Monday, November 15, 2010

Comments- Week 11

http://acovel.blogspot.com/2010/11/unit-11-reading-notes.html?showComment=1289876001155#c6378281774192061552


http://pittlis2600.blogspot.com/2010/11/week-eleven-reading-notes.html?showComment=1289932658597#c6253541805544147950

Reading Notes- Week 11 (reposted)

Reading Notes- Week 11- Im reposting the notes so my blog is somewhat in order.

1) David Hawking , Web Search Engines: Part 1 and Part 2 IEEE Computer, June 2006.

I found this article on search engines informative. I hadn’t really thought about the vast amount of space a search engine uses to be efficient. I also found it interesting that there were many different aspects of the search engine in order to make it work. For example, a politeness delay is used to prevent a crawling server from having too many requests at a time. When the article discussed duplicates, it mentioned that “sophisticated” methods were needed in some case. I wonder if these methods are not employed or just have yet to be available because of the many duplicates that can be found in a typical search. The second part of the article was more confusing to me. I didn’t completely understand how the search engine knows which documents to skip, and how it numbers different documents.

2) Shreeves, S. L., Habing, T. O., Hagedorn, K., & Young, J. A. (2005). Current developments and future trends for the OAI protocol for metadata harvesting. Library Trends, 53(4), 576-589.

This article discussed the Open Archives Initiative. This initiative works towards creating metadata standards to be used universally. The creators of the initiative had hoped that people would use the standards as well as implement others along with them. Open Language Archives Community is one such community that has extended the standards they use beyond OAI. The article discusses current developments, issues, and future developments for the OAI community. The issue of metadata formats made a lot of sense, as more formats means that there is no standard.

3) MICHAEL K. BERGMAN,  “The Deep Web: Surfacing Hidden Value”

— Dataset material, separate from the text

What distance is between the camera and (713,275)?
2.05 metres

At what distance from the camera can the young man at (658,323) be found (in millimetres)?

The deep web consists of all the web pages that can not be accessed by “traditional” search engines. I was surprised by the statistic: “Eighty-five percent of Web users use search engines to find needed information.” What do the other 15 percent use to find information? I would have thought that everyone used search engines. I was also surprised that many deep websites are visited more often then some surface websites. I would think that the larger amount of traffic to the site would make it a surface site.

Muddiest Point- 11/15

I have no muddiest point for this week's lecture.